→ **WORK TO BE COMPLETED**:
Find the line that holds "为防恐袭 巴黎埃菲尔铁塔竟改成这样", then repeat it and each line below it word for word through the end of the listing, leaving out pictures.

→ **SUPPLIED MATERIAL**:
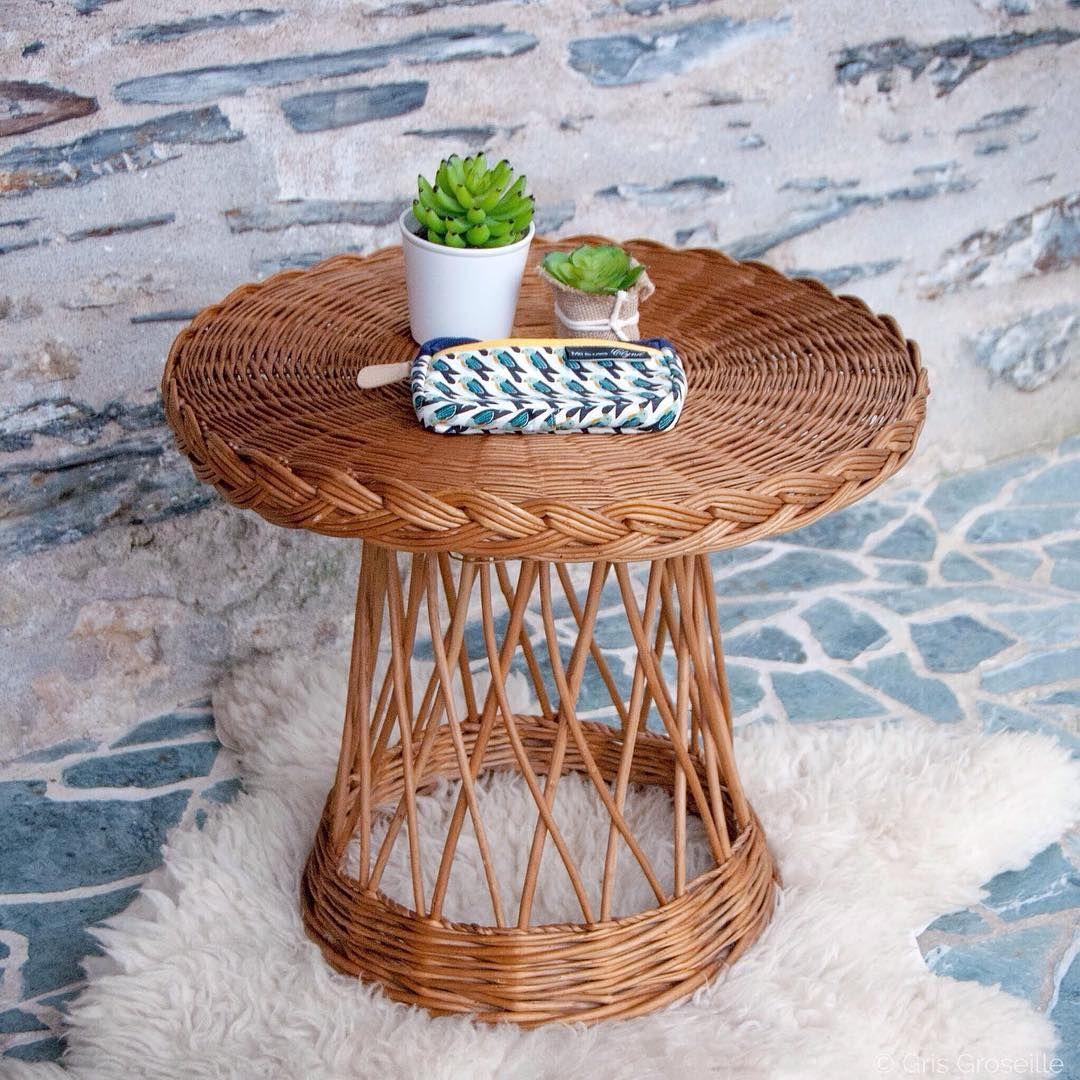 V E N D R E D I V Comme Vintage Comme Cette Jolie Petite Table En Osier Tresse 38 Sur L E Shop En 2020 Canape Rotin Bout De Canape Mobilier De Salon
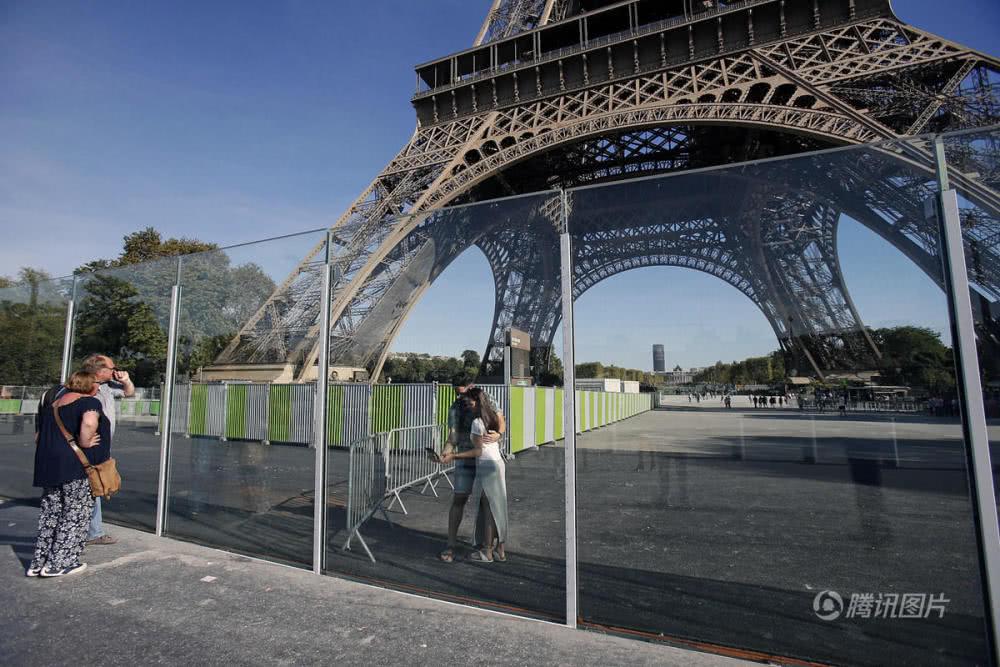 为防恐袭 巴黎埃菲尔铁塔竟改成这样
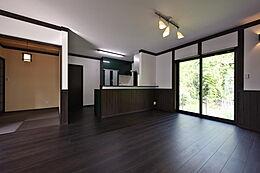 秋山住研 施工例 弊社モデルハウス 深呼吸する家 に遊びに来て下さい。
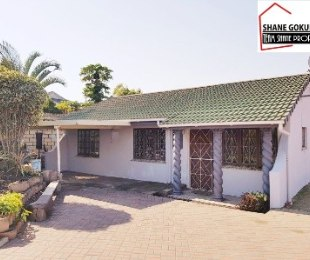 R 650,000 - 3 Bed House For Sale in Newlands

→ **EXERCISE OUTPUT**:
 为防恐袭 巴黎埃菲尔铁塔竟改成这样
 秋山住研 施工例 弊社モデルハウス 深呼吸する家 に遊びに来て下さい。
 R 650,000 - 3 Bed House For Sale in Newlands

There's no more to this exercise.